Re: kerenls: hand-rolled v. stock
On 2004-06-24, John Summerfield penned:
>>
>
> Well, I suspect the Kernel Gods prune bits out of the kernel because
> they offend their sensibilities (DFSG). I've not actually confirmed
> this, but I got that impression from something I read, and it's
> believable.
You seem to be talking about compiling from upstream source vs. using a
debianized kernel, whether source or precompiled.
Er, are you talking about not providing bits in the prepackaged kernels,
or are you talking about dinking bits out of the source? I have no
experience with the prepackaged kernels, other than on fresh install.
I actually roll my own from debian sources. They apply patches and
whatnot for me, which is handy.
As of a month or two ago, there have been discussions of removing bits
from the kernel. To the best of my understanding, there are two issues.
One is the DFSG; the other is whether debian has the right to distribute
the materials in question.
Some users might consider this purely an inconvenience; I, on the other
hand, sympathize with some of the concerns. I strongly believe that, if
you're going to have a policy statement, your product should agree with
the policy; if it doesn't, either the policy or the product needs to be
fixed.
I don't think you can criticize a distro for not including every
possible option in their prepackaged kernels; what a mess! Every distro
has to make a decision about what stuff will be most useful to their
users.
> Consider some card that has loadable firmware.An Alacatel Speedtouch
> USB ADSL modem is one such device, the prism54-based wireless cards
> too. Oh, IBM also has OCO (object-code-only) drivers.

▶ Problem 1:
Answer these questions from the mailing-list post about Debian kernels, one line each:
(a) What source does the writer build kernels from?
(b) What two issues does the writer see in the talk about removing bits from the kernel?
(c) What does the abbreviation OCO stand for?
▶ Problem 2: In one to three sentences, explain why the kernel post says a distro should not be criticized for leaving options out of its prepackaged kernels.
▶ Problem 3: Write the next part of the kernel post, picking up after its last line.

▶ Data listing:
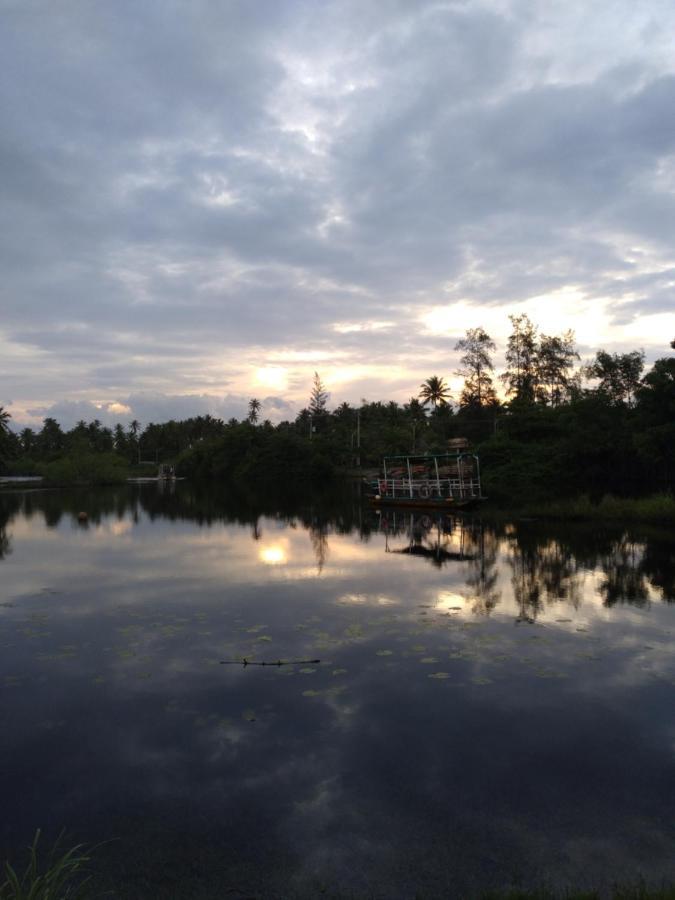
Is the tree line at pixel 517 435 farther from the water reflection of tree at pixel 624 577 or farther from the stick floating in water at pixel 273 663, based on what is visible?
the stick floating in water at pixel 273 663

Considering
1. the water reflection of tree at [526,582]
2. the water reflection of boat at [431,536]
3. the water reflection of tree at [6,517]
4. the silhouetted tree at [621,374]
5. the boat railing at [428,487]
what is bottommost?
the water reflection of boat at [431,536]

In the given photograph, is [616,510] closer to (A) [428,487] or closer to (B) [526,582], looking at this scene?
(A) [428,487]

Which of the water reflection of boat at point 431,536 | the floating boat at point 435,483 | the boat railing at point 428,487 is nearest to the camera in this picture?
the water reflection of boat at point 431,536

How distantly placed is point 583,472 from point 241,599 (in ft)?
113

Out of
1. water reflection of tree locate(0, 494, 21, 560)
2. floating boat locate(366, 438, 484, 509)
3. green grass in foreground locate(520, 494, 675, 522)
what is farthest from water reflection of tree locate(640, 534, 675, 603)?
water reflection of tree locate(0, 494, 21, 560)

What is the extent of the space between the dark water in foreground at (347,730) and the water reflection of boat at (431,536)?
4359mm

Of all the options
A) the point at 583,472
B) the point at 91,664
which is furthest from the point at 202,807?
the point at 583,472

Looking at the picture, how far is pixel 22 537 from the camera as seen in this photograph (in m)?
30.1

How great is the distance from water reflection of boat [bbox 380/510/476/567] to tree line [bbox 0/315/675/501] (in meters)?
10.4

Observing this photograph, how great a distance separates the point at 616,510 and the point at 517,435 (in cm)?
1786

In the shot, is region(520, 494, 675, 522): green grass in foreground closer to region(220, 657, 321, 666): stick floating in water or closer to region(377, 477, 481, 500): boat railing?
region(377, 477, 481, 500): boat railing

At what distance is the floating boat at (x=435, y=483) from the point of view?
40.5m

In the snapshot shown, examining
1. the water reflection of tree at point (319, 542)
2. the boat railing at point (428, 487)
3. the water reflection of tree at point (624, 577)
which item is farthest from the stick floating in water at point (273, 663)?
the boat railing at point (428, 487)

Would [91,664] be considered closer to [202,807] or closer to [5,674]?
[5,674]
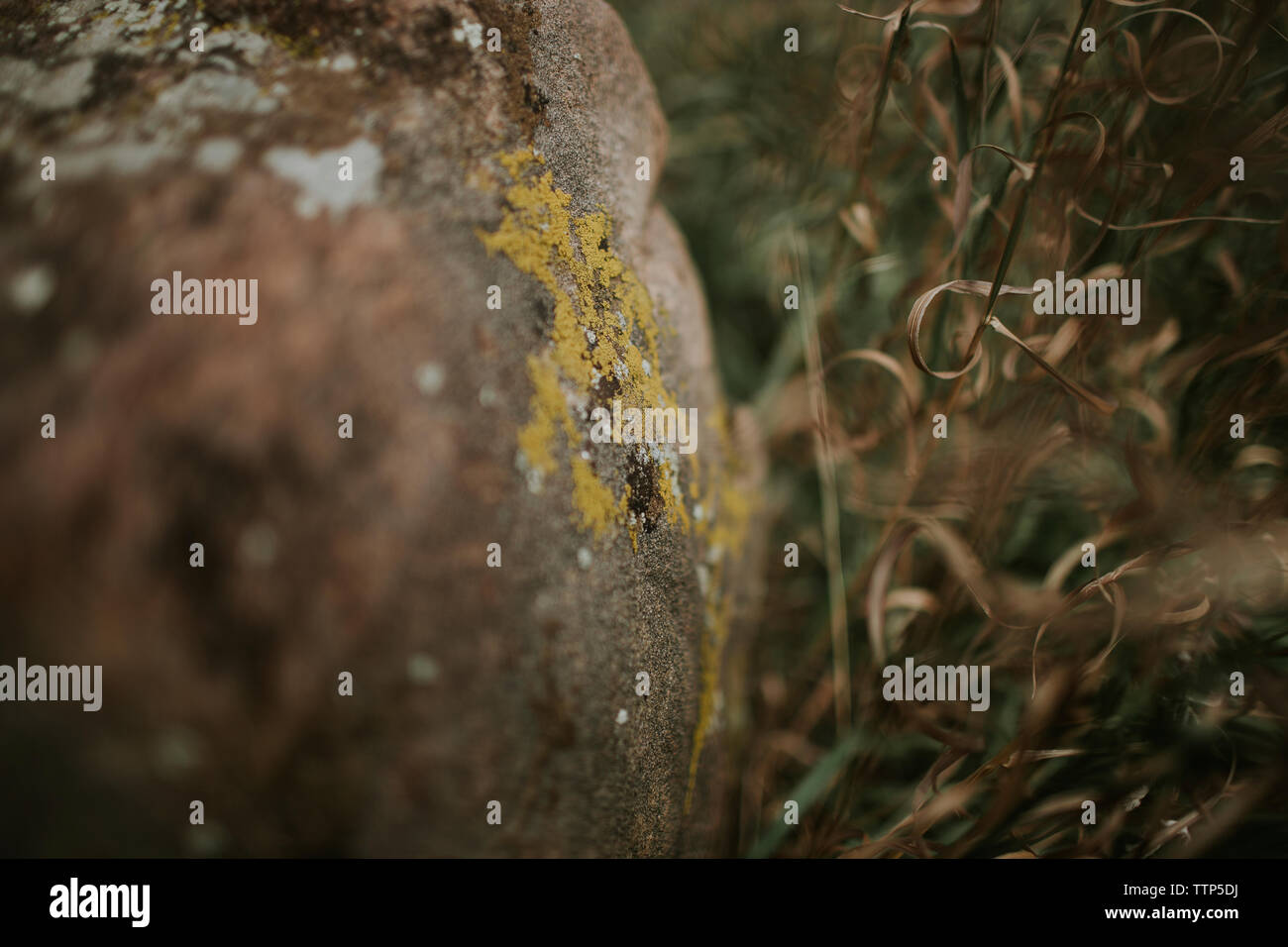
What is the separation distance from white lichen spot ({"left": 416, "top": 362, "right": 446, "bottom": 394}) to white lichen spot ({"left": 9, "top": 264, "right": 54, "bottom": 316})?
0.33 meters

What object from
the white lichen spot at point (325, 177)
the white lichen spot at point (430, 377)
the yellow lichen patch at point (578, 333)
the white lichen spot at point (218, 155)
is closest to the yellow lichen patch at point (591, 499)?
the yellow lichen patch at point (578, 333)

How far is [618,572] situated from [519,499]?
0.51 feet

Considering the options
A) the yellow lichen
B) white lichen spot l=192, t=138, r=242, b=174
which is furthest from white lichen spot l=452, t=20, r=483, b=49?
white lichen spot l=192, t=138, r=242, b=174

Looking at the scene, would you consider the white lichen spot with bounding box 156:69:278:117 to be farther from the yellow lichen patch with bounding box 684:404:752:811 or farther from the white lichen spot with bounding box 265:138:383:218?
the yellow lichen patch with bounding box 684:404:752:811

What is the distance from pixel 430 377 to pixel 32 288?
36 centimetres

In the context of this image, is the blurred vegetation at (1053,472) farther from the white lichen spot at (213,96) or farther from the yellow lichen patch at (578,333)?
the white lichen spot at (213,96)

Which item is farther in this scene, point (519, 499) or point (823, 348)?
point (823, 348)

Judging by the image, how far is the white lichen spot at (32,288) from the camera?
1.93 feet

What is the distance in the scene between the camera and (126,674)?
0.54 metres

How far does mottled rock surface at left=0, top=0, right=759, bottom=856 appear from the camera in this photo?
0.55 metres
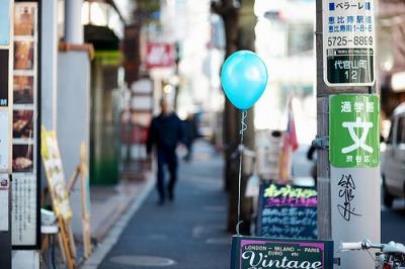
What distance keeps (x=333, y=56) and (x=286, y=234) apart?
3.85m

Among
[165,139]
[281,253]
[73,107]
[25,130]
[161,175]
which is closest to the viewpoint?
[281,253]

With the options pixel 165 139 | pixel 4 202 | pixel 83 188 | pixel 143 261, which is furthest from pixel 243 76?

==

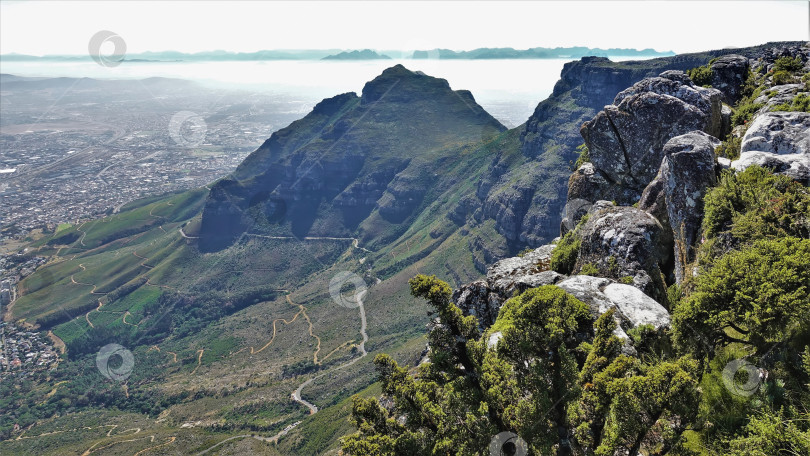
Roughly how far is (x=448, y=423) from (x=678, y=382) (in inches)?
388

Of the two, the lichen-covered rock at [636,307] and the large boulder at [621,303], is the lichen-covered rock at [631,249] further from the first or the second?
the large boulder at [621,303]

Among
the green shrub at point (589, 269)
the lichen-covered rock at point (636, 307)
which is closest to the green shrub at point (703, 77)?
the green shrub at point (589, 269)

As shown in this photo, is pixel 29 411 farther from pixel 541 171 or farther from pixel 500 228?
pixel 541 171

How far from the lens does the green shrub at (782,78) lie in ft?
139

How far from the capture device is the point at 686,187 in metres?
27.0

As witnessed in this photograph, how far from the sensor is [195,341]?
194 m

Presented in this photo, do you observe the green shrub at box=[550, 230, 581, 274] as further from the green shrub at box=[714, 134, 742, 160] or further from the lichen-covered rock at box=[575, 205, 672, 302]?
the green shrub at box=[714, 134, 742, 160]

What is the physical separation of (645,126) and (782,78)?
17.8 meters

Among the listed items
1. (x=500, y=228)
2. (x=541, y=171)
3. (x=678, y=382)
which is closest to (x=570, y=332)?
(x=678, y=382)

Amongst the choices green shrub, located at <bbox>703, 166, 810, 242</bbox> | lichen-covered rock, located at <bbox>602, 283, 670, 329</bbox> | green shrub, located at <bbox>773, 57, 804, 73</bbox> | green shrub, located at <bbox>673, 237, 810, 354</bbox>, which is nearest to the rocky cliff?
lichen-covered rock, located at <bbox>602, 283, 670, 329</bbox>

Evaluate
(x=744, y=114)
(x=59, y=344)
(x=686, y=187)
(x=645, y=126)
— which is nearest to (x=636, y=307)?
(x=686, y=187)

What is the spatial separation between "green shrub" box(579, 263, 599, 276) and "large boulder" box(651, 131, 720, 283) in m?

▶ Expected answer 1:
(a) Debian sources.
(b) The DFSG, and whether Debian has the right to distribute the materials in question.
(c) Object-code-only.

▶ Expected answer 2: Including every possible option would make a mess. Every distro has to decide which things will be most useful to its users.

▶ Expected answer 3:
>
> Possibly some drivers might make their way into the kernel, and I
> think some have. You can be pretty sure that the Debian Kernel people
> will remove them.
You can be pretty sure that the issue has been hotly discussed over on
debian-dev. I couldn't keep up with all the emails, so I can't tell you
whether or how that's been resolved.
One of Debian's core values is to allow people to run a completely free
as in libre system. There are plenty of ways you can circumvent this; I
downloaded sources from kernel.org for years before I decided to use the
debian kernel source packages, mostly because they were familiar.
Nothing forces you to use the debian prepackaged kernels. But I like
the fact that I can choose to have a completely libre system easily
through debian.
> Also, some vendors (and I don't know whether Debian is one) do/did not
> build the NTFS driver (unstable, prone to damaging date) or HPFS
> (dunno why, but since I no longer have any OS/2 disks I care about
> I've not bothered about it). If you want those, you get to build it
> yourself.
I can't really say ... the first thing I do after bringing a system up
is roll my own kernel.
Sorry, this post is a bit disjointed because I originally thought you
were talking about what debian provides as kernel source, but then
realized that you were (probably?) talking about the packages. I know
little about the packages.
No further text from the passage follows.